In order to maintain its results as relevant as possible for its users, the most known search engine, Google, has a well-defined process for identifying the best web pages. The process is continuously upgrared in order to make search results even better. In fact, this process imply the following steps:
1. Crawling, i.e. following the links in order to discover the most significant pages on the web
2. Indexing, i.e. keeping information about all the retrieved pages for later retrieval
3. Ranking, i.e. determining what every page is about, and how it should rank for relevant queries
Crawling the Web
Search engines work with crawlers, also known as spiders, that “crawl” the World Wide Web (WWW) in order to discover pages that exist. The process is used to identify the best web pages to be evaluated for a query.
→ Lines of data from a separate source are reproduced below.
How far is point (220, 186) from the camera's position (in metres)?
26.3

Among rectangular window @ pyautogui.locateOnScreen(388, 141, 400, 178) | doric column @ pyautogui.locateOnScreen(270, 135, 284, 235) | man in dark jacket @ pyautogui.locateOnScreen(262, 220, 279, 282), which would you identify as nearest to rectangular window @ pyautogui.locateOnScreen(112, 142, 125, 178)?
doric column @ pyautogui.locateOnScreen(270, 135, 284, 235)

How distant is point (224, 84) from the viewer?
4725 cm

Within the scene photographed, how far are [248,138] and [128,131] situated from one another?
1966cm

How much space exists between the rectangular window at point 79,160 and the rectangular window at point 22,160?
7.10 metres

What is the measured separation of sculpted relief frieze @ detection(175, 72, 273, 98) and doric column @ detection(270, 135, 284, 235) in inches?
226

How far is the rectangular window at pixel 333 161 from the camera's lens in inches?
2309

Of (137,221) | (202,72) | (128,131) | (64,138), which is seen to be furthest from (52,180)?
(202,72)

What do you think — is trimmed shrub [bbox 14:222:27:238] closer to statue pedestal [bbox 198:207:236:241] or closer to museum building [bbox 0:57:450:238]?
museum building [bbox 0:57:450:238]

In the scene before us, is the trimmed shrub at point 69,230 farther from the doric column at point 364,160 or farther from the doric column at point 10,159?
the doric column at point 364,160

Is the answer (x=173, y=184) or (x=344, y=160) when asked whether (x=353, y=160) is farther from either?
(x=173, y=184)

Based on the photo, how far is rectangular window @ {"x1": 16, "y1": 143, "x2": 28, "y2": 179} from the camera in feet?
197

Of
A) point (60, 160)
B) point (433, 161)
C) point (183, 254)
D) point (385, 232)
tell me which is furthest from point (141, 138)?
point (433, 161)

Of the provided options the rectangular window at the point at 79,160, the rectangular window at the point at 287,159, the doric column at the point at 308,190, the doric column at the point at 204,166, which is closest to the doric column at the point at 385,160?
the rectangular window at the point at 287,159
The involved method by which the crawlers travel are website links.
The task of crawling the whole web each day would be too hard to be achieved, so Google typically spreads its crawl over a large number of weeks. Moreover, search engines like Google do not crawl each and every existing web page. They start with a trusted set of websites that represent the basis for determining how other websites measure up, and by following the links they find on the visited pages, they expand their crawl across the entire web.
Indexing the Data
Indexing represents the action of adding information about a web page to a search engine’s index. In fact, the index is a large collection of web pages, i.e. database, that comprise information related to the pages crawled by search engine spiders.
Ranking the Results
In order to provide meaningful results to the search engine’s end user, search engines perform some important steps:
1. Interpreting the aim of the user query
2. Identifying web pages in the index regarding the query
3. Ranking and returning those web pages conform with their relevance and importance
The details of the Google strategy are actually mmore complex, but knowing the basics of crawling, indexing and ranking can halp you to better understand the methods behind a search engine optimization process.